The Winter Olympics are getting underway.

This is a story from the Summer Games, or it would’ve been, had things played out differently for the guy at the center of the story.

It’s the story of Bruce Kennedy, a guy who missed the Olympics three times.

Kennedy was a standout javelin thrower for the University of California, Berkeley in the early 1970s.

But he was born in what is today the country of Zimbabwe, which in those days was a British colony called Rhodesia.

He made the country’s Olympic team, but just days before the Games, Rhodesia’s athletes were barred from competing in the 1972 Olympics because of the country’s largely unrecognized government, run only by a white minority.

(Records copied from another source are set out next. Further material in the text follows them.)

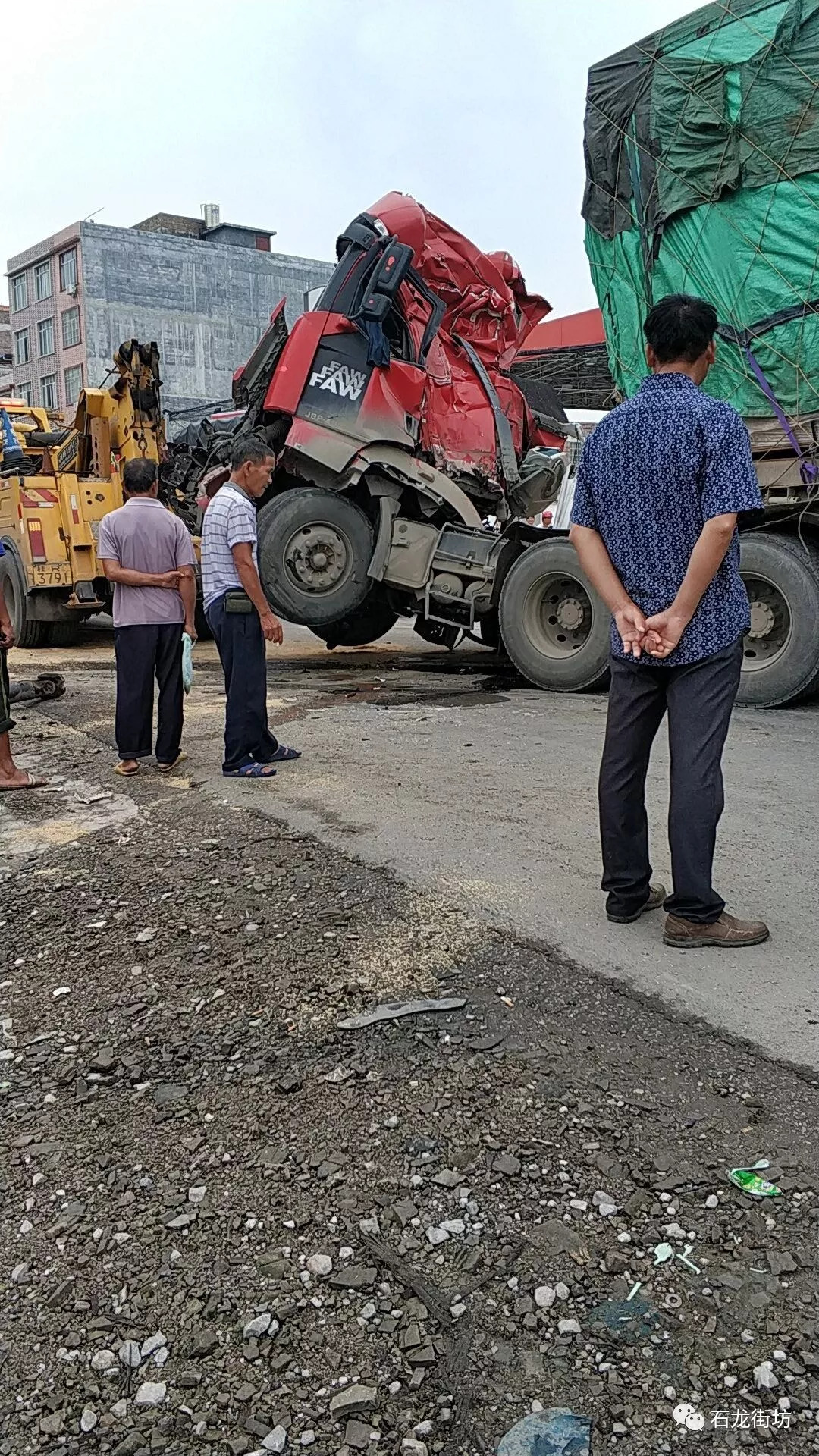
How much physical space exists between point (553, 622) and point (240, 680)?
11.4 ft

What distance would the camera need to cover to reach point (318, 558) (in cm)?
839

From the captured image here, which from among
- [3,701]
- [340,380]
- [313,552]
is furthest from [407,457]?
[3,701]

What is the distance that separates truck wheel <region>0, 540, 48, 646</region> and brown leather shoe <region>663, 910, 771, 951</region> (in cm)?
948

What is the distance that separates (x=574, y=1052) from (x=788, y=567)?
523cm

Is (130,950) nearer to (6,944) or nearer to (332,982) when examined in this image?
(6,944)

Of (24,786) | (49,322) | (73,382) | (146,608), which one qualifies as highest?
(49,322)

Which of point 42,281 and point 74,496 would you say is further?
point 42,281

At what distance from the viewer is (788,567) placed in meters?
7.13

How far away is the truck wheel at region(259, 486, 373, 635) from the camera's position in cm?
831

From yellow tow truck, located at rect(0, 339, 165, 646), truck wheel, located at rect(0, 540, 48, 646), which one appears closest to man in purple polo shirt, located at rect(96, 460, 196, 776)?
yellow tow truck, located at rect(0, 339, 165, 646)

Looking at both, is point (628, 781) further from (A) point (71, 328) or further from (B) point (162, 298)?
(A) point (71, 328)

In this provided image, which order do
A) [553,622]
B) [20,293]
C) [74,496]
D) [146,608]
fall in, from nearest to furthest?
[146,608] < [553,622] < [74,496] < [20,293]

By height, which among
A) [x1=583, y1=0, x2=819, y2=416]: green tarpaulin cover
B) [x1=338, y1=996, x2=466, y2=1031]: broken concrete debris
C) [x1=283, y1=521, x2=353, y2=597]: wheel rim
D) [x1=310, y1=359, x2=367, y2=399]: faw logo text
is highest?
[x1=583, y1=0, x2=819, y2=416]: green tarpaulin cover

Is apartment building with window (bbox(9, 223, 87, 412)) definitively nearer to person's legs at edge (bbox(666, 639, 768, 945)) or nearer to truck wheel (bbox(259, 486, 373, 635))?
truck wheel (bbox(259, 486, 373, 635))
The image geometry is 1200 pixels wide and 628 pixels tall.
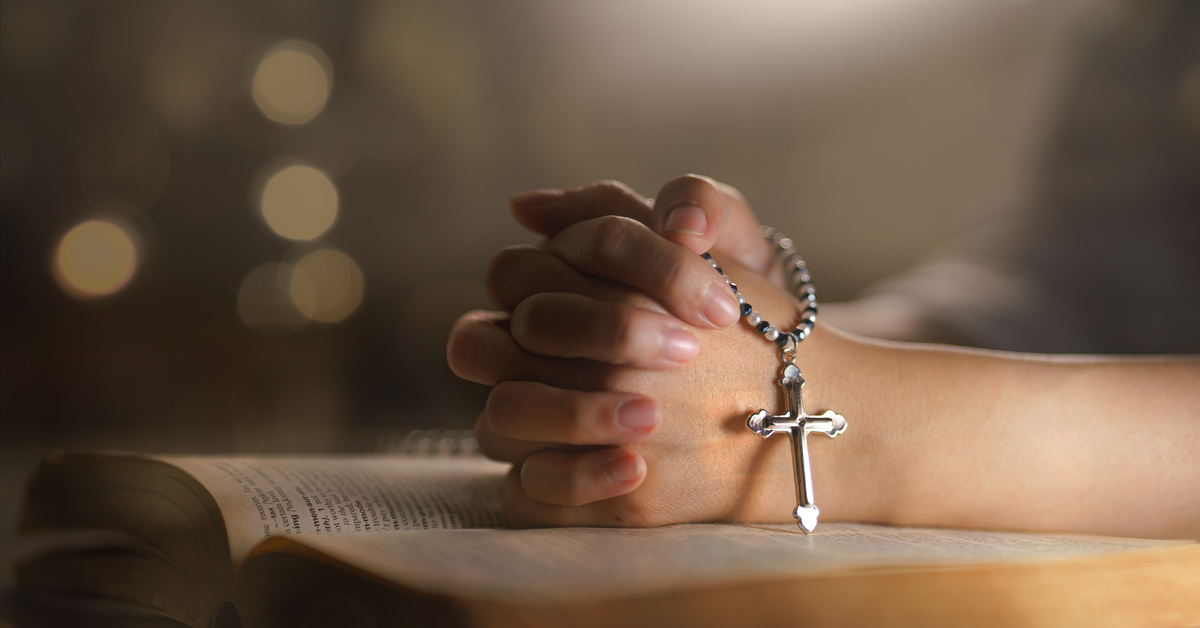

Kennedy said he wasn’t surprised by what had happened, so he set his sights into the future.

In 1976, Rhodesia was still banned from the Olympics.

Kennedy would likely have competed and his best javelin performances were not far off from the medalists’ performances that year, but again he expected he wouldn’t be able to compete, and didn’t even go to the Games.

But he thought the third time might be the charm.

Kennedy had married an American woman and in 1977 became a U.S. citizen.

He trained harder than ever; he started throwing farther than ever.

And he qualified for Team USA, but then the U.S. government announced it would boycott the 1980 Summer Olympics in Moscow.

Three missed Olympics in a row.

In 1984, he tried out for the Los Angeles Games but didn’t make the team; he attended as an usher at the LA Coliseum.

But he’s said he didn’t regret what happened, because he felt he was an American first and an athlete second.

Interestingly, in recent years Kennedy’s unique story gave him insight into what modern Olympians were facing as they tried to compete during the pandemic.

His advice: keep training, keep working, keep pushing.

Maybe you’ll end up in the Olympics, maybe you won’t, but if you ease up or even GIVE up, “you don’t hurt anybody but yourself.”

You know how a lot of medalists bite their gold, silver or bronzes?

This requires some caution.

In 2010, luger David Moeller of Germany broke one of his front teeth on his silver medal.

With the Tokyo Olympics Facing Uncertainty, Bruce Kennedy Knows The Landscape (Cal Sports Report via SI.com)

Luger David Moeller breaks tooth on medal (News.com.au)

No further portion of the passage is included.